The Tallit Project
Building Connections: Talking about B-Mitzvah with Your Grandchild
There are many ways to pass down customs and values from generation to generation (l’dor vador): we can tell family stories, hand down treasured family objects, cook together using nourishing family recipes, demonstrate our values through social action, or write an ethical will.
There’s another way: Having conversations with our grandchildren at liminal moments in their lives, especially as they become tweens and teens.

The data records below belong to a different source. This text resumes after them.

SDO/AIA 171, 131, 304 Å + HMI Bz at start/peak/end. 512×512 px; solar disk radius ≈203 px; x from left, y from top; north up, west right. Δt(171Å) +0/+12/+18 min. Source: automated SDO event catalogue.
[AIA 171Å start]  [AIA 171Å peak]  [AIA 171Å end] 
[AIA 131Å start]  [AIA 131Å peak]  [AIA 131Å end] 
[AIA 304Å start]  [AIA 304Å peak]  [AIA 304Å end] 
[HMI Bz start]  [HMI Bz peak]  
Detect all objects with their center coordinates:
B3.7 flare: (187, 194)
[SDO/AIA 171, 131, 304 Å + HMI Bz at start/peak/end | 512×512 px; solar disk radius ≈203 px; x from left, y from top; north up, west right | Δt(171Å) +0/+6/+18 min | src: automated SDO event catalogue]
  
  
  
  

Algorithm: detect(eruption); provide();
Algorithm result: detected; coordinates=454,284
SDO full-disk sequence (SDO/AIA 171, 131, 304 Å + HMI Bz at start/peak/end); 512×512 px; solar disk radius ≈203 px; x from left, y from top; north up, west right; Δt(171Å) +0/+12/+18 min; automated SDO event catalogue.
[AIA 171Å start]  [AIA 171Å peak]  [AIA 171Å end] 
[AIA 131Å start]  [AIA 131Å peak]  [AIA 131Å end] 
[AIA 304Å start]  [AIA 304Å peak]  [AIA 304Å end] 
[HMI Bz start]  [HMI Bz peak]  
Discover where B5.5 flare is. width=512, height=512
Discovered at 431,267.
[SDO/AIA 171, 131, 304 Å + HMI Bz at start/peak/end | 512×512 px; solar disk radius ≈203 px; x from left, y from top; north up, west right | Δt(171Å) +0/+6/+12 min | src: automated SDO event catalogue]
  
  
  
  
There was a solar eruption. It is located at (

As you make your tallit, perhaps you are quietly watching your grandchild, or you are working together, engaged in the detail of the handwork. Maybe you are chatting about what’s happening at school or listening as they describe their feelings about the upcoming B-Mitzvah ceremony.
If you feel the time is right for a more focused conversation, we offer some prompts and conversation starters around making (or choosing) a tallit and becoming B-Mitzvah in general.
- How are you feeling as you prepare for your B-Mitzvah? What makes you nervous? What makes you excited?
- When I was your age, my Bat/Bar Mitzvah ________________.
- Seeing you become a B-Mitzvah is moving for me because ________________.
- Judaism (or a particular aspect, ritual, or observance, such as social justice, lighting Shabbat candles, celebrating Passover) is meaningful to me because ________________. What parts of being Jewish do you connect with?
- Do you wish you were more actively engaged in Jewish activities (for example, youth group, synagogue events, celebrating holidays)? What interests you?
- How do you like to express your Judaism (going to Jewish camp, going to Hebrew school, reading about Jewish history, hanging out with other Jewish kids)?
- What does being Jewish mean to you? It means ________________ to me.
- Tell me about your mitzvah project.
- What does wearing a tallit mean to you? To me, wearing a tallit means ________________.
- What Jewish symbols, images, or ideas do you connect with? I especially like ________________.